** start **

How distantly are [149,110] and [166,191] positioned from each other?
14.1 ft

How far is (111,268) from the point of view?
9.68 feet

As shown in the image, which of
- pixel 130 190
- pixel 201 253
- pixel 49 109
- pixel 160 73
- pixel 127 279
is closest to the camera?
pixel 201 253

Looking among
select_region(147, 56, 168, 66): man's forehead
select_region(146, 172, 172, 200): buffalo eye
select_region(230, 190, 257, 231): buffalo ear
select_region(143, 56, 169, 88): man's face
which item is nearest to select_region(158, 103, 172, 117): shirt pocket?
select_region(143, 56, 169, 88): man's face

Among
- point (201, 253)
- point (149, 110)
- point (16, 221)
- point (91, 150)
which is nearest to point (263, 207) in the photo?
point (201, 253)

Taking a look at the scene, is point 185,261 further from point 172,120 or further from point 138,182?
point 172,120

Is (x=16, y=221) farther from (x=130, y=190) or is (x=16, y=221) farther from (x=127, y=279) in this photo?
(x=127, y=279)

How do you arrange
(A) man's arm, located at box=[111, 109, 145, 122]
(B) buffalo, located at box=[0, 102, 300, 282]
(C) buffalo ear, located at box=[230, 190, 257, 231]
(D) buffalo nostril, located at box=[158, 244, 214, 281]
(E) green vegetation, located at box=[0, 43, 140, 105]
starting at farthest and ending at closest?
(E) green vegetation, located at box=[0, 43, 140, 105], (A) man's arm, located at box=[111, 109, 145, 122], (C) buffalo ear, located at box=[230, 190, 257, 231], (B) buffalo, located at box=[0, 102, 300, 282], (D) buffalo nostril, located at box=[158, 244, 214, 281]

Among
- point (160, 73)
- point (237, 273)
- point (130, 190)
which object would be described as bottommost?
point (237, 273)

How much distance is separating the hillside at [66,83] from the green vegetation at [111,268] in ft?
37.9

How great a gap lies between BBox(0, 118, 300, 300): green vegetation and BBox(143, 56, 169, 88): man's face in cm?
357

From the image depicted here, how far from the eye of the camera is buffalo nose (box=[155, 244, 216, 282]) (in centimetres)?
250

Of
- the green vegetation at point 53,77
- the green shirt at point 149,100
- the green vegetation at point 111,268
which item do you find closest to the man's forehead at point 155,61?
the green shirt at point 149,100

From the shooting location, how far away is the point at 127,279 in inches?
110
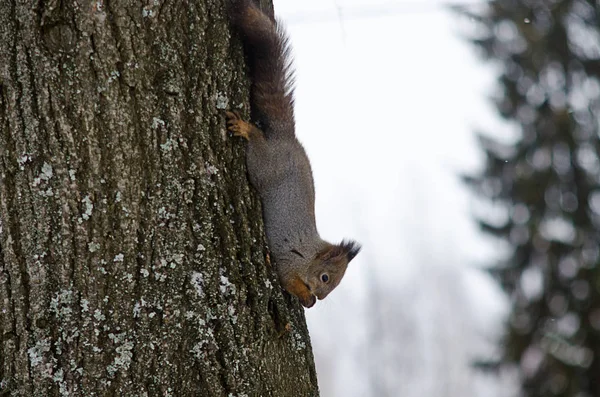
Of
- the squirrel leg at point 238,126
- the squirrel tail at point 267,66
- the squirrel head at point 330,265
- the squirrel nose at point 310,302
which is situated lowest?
the squirrel nose at point 310,302

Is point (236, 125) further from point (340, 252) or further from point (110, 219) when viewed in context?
point (340, 252)

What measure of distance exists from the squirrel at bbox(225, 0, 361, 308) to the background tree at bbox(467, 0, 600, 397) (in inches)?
282

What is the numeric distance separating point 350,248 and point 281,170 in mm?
597

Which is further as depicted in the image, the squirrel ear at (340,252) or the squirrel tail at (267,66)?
the squirrel ear at (340,252)

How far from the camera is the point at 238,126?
2.05 meters

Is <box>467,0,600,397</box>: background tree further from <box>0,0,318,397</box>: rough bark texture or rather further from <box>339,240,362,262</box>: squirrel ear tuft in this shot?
<box>0,0,318,397</box>: rough bark texture

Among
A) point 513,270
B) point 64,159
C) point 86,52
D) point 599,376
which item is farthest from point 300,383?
point 513,270

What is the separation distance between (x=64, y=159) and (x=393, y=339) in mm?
17888

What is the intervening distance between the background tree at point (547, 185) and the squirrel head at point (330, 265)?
274 inches

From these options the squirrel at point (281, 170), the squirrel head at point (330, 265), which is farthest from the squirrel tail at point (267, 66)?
the squirrel head at point (330, 265)

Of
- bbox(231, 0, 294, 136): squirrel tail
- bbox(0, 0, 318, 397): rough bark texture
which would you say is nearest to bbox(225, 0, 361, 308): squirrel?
bbox(231, 0, 294, 136): squirrel tail

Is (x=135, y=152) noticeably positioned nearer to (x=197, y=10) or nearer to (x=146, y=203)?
(x=146, y=203)

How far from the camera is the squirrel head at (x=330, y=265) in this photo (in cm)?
289

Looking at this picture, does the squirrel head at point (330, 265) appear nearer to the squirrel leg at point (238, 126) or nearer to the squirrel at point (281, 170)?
the squirrel at point (281, 170)
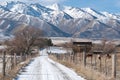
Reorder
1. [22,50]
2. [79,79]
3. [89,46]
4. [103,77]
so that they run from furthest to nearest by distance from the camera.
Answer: [22,50]
[89,46]
[79,79]
[103,77]

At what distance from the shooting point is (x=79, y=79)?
25844 millimetres

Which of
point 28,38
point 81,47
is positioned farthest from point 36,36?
point 81,47

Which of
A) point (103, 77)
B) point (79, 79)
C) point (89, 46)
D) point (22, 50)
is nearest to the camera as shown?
point (103, 77)

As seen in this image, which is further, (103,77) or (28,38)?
(28,38)

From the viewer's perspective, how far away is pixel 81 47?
355ft

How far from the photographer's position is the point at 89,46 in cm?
10775

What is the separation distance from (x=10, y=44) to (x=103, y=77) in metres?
114

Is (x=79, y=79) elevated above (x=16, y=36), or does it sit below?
below

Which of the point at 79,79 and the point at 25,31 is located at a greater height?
the point at 25,31

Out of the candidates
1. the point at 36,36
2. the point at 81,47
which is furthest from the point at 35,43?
the point at 81,47

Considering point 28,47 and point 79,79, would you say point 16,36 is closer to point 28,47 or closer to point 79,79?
point 28,47

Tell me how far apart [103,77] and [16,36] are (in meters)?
114

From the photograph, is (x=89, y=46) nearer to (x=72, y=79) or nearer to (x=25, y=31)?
(x=25, y=31)

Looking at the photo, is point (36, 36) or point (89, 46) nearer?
point (89, 46)
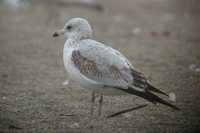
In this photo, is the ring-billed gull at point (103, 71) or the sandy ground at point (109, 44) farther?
the sandy ground at point (109, 44)

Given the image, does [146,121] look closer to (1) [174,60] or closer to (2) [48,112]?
(2) [48,112]

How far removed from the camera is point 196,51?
1039 centimetres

** end **

● **PROBLEM DESCRIPTION**
Every entry must be written out exactly, with all pictures left out.

● **REPLY**
How distantly are [149,110] and [166,191] positioned from each other?
14.1 ft

How far is (111,268) from the point of view?
9.68 feet

As shown in the image, which of
- pixel 130 190
- pixel 201 253
- pixel 49 109
- pixel 160 73
- pixel 127 279
is closest to the camera?
pixel 201 253

Looking among
select_region(147, 56, 168, 66): man's forehead
select_region(146, 172, 172, 200): buffalo eye
select_region(230, 190, 257, 231): buffalo ear
select_region(143, 56, 169, 88): man's face
which item is nearest to select_region(158, 103, 172, 117): shirt pocket?
select_region(143, 56, 169, 88): man's face

Among
- point (201, 253)
- point (149, 110)
- point (16, 221)
- point (91, 150)
which is nearest to point (263, 207) in the photo?
point (201, 253)

Taking a look at the scene, is point 185,261 further from point 172,120 or further from point 138,182?
point 172,120

Is (x=16, y=221) farther from (x=130, y=190) or is (x=16, y=221) farther from (x=127, y=279) in this photo?
(x=127, y=279)

How do you arrange
(A) man's arm, located at box=[111, 109, 145, 122]
(B) buffalo, located at box=[0, 102, 300, 282]
(C) buffalo ear, located at box=[230, 190, 257, 231]
(D) buffalo nostril, located at box=[158, 244, 214, 281]
(E) green vegetation, located at box=[0, 43, 140, 105]
starting at farthest and ending at closest?
(E) green vegetation, located at box=[0, 43, 140, 105], (A) man's arm, located at box=[111, 109, 145, 122], (C) buffalo ear, located at box=[230, 190, 257, 231], (B) buffalo, located at box=[0, 102, 300, 282], (D) buffalo nostril, located at box=[158, 244, 214, 281]

Among
- point (160, 73)
- point (237, 273)
- point (130, 190)
which object would be described as bottommost?
point (237, 273)

How much distance is separating the hillside at [66,83] from the green vegetation at [111,268] in ft?
37.9

How great a gap lies between BBox(0, 118, 300, 300): green vegetation and BBox(143, 56, 169, 88): man's face in cm?
357

From the image depicted here, how far from the eye of the camera is buffalo nose (box=[155, 244, 216, 282]) (in centimetres)?
250

Of
- the green vegetation at point 53,77
- the green shirt at point 149,100
- the green vegetation at point 111,268
which item do you find closest to the man's forehead at point 155,61?
the green shirt at point 149,100

From the shooting location, how far away is the point at 127,279 in inches?
110
Of
- the squirrel leg at point 238,126
- the squirrel tail at point 267,66
- the squirrel head at point 330,265
- the squirrel nose at point 310,302
which is situated lowest?
the squirrel nose at point 310,302

Is point (236, 125) further from point (340, 252) or further from point (110, 219) when viewed in context?
point (340, 252)

What measure of distance exists from the squirrel at bbox(225, 0, 361, 308) to the background tree at bbox(467, 0, 600, 397) (in inches)?
282

What is the numeric distance separating point 350,248 and point 281,170 in mm?
597

Which is further as depicted in the image, the squirrel ear at (340,252) or the squirrel tail at (267,66)?
the squirrel ear at (340,252)

How far from the camera is the point at 238,126?
2.05 meters

Is <box>467,0,600,397</box>: background tree further from <box>0,0,318,397</box>: rough bark texture or rather further from <box>339,240,362,262</box>: squirrel ear tuft in this shot?
<box>0,0,318,397</box>: rough bark texture

Among
A) point 513,270
B) point 64,159
C) point 86,52
D) point 599,376
which item is farthest from point 300,383?
point 513,270

What is the separation distance between (x=64, y=159) and (x=393, y=339) in mm?
17888

What is the intervening distance between the background tree at point (547, 185) and the squirrel head at point (330, 265)?
274 inches

From these options the squirrel at point (281, 170), the squirrel head at point (330, 265), which is farthest from the squirrel tail at point (267, 66)?
the squirrel head at point (330, 265)

Of
- bbox(231, 0, 294, 136): squirrel tail
- bbox(0, 0, 318, 397): rough bark texture
which would you say is nearest to bbox(225, 0, 361, 308): squirrel?
bbox(231, 0, 294, 136): squirrel tail

Is (x=135, y=152) noticeably positioned nearer to (x=197, y=10) or nearer to (x=146, y=203)?
(x=146, y=203)

How far from the camera is the squirrel head at (x=330, y=265) in this photo (in cm)?
289

Looking at this picture, does the squirrel head at point (330, 265) appear nearer to the squirrel leg at point (238, 126) or nearer to the squirrel at point (281, 170)?
the squirrel at point (281, 170)
Reorder
1. [22,50]
2. [79,79]
3. [89,46]
4. [103,77]
so that they run from furthest to nearest by distance from the camera.
Answer: [22,50]
[89,46]
[79,79]
[103,77]

At what distance from the shooting point is (x=79, y=79)?
25844 millimetres

Which of
point 28,38
point 81,47
is positioned farthest from point 36,36?
point 81,47

Which of
A) point (103, 77)
B) point (79, 79)
C) point (89, 46)
D) point (22, 50)
is nearest to the camera as shown?
point (103, 77)

As seen in this image, which is further, (103,77) or (28,38)?
(28,38)

From the viewer's perspective, how far away is pixel 81 47?
355ft

How far from the photographer's position is the point at 89,46 in cm?
10775

What is the separation distance from (x=10, y=44) to (x=103, y=77) in metres?
114

Is (x=79, y=79) elevated above (x=16, y=36), or does it sit below?
below

Which of the point at 79,79 and the point at 25,31 is located at a greater height?
the point at 25,31

Out of the candidates
1. the point at 36,36
2. the point at 81,47
which is furthest from the point at 35,43?
the point at 81,47

Considering point 28,47 and point 79,79, would you say point 16,36 is closer to point 28,47 or closer to point 79,79?
point 28,47

Tell me how far apart [103,77] and [16,36] are (in meters)?
114

From the photograph, is (x=89, y=46) nearer to (x=72, y=79) or nearer to (x=25, y=31)?
(x=25, y=31)

Looking at the photo, is point (36, 36) or point (89, 46) nearer?
point (89, 46)
In this photo, is the ring-billed gull at point (103, 71) or the sandy ground at point (109, 44) farther?
the sandy ground at point (109, 44)

Given the image, does [146,121] look closer to (1) [174,60] or closer to (2) [48,112]?
(2) [48,112]

How far removed from the camera is point 196,51?
1039 centimetres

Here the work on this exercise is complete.